Rekomendasi

Periksa 20 Orang, Polisi Panggil Menteri Agraria, Telusuri Apakah Ada Korupsi di Proyek Reklamasi

Senin, 29 Januari 2018 : 23.21
JAKARTA - Direktorat Reserse Kriminal Khusus (Ditkrimsus) Polda Metro Jaya periksa sejumlah pejabat DKI Jakarta termasuk Menteri Agraria dan Tata Ruang, Sofyan Djalil.

Pemeriksaan itu dilakukan untuk mengetahui apakah sang menteri terlibat dalam dugaan korupsi dalam mega proyek reklamasi teluk Jakarta. Sofyan diperiksa dalam kapasitas sebagai saksi. Namun, ia tidak hadir karena tengah cuti kerja.

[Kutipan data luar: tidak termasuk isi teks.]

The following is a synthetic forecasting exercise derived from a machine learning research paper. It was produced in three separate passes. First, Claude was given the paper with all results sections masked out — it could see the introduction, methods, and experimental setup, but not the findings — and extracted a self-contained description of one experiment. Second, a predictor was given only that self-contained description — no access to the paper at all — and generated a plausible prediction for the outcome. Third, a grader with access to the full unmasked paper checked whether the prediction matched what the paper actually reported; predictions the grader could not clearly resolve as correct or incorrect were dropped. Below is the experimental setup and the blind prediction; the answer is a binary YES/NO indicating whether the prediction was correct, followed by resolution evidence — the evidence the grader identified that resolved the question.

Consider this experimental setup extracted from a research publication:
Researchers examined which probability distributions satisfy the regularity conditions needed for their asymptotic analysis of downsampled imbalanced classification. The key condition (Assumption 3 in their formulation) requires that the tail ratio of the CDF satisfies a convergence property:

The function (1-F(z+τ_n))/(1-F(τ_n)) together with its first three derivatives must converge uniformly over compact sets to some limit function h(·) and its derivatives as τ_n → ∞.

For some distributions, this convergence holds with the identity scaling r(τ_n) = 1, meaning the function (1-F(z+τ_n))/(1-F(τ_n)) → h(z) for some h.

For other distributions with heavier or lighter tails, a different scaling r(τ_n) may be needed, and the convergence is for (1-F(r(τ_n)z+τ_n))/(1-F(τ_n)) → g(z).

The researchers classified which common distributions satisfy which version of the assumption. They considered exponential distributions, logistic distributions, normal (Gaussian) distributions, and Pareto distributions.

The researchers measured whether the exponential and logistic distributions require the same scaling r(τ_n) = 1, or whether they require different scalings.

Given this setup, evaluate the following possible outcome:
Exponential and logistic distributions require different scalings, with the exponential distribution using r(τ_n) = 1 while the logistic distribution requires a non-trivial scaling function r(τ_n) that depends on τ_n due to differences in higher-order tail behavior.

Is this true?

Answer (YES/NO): NO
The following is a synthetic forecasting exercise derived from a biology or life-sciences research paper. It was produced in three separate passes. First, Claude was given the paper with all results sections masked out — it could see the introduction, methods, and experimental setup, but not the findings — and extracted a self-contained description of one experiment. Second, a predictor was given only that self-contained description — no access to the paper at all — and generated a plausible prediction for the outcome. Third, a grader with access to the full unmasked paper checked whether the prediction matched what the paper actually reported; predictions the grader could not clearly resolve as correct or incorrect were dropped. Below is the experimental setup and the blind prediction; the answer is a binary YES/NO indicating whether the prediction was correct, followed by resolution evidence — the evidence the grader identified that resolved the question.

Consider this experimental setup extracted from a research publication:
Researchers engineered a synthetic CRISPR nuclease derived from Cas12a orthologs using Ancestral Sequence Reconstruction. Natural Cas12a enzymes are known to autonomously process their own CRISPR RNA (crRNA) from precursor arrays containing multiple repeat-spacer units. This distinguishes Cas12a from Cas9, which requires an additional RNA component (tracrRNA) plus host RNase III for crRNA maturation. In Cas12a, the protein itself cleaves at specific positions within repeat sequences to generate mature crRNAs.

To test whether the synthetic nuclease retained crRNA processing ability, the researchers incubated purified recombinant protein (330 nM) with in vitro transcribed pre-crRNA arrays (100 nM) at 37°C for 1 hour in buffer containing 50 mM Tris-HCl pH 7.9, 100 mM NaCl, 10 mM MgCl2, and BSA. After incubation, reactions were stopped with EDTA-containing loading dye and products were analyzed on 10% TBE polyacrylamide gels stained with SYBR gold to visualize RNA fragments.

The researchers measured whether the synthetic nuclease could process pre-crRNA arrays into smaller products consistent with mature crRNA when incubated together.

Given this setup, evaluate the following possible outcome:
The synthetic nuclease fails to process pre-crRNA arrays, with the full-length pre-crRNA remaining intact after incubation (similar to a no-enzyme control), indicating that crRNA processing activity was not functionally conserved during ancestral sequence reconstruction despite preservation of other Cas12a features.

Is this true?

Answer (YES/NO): NO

Direktur Reserse Kriminal Khusus Polda Metro Jaya Kombes Adi Deriyan mengatakan, pihaknya memanggil Sofyan lantaran ingin menggali keterangan soal reklamasi karena dirinya diduga mengetahui asal muasal proyek tersebut.

“Kita kan pengen tahu ada kesalahan atau tidak (reklamasi). Kami ingin langsung kepada beliau. Nanti beliau jelaskan berkaitan dengan sejarah-sejarah yang ada. Kalau beliau banyak menjelaskan mengenai berkaitan dengan kronologis peristiwa dan siapa saja orang orang yang ikut andil di dalam proses misalnya pemeriksaan, pengukuran tanah dan lain-lain. Nanti kalau nama-nama itu muncul kita akan panggil,” kata Adi di Mapolda Metro Jaya, Senin (29/1/2018).

Menurut Adi, sebanyak lebih dari 20 orang telah dimintai keterangan. Dalam tahap ini penyidik masih mengumpulkan keterangan dari semua pihak yang ikut terlibat atau mengetahui asal muasal reklamasi.

“Pemda sudah kita ambil keterangannya beberapa orang. Kita ingin mengetahui secara formil semua landasan pembangunan reklamasi. Otamatis kita menggali semua keterangan tersebut,” tutur Adi.

Untuk mengungkap adanya dugaan korupsi dalam mega proyek reklamasi tersebut penyidik akan lebih fokus pada hak pengelolaan (HPL) dan hak guna bangunan (HGB).

Kasus ini mencuat sejak terjadinya polemik tentang mega proyek reklamasi ditengah masyarakat. Atas dasar hal itu sejak September 2017 lalu polisi melakukan penyelidikan dengan mengumpulkan bukti-bukti termasuk meminta data dari Kementerian Kelautan dan Perikanan (KKP), Kementerian Lingkungan Hidup dan Kehutanan, dan Kementerian Koordinator Kemaritiman.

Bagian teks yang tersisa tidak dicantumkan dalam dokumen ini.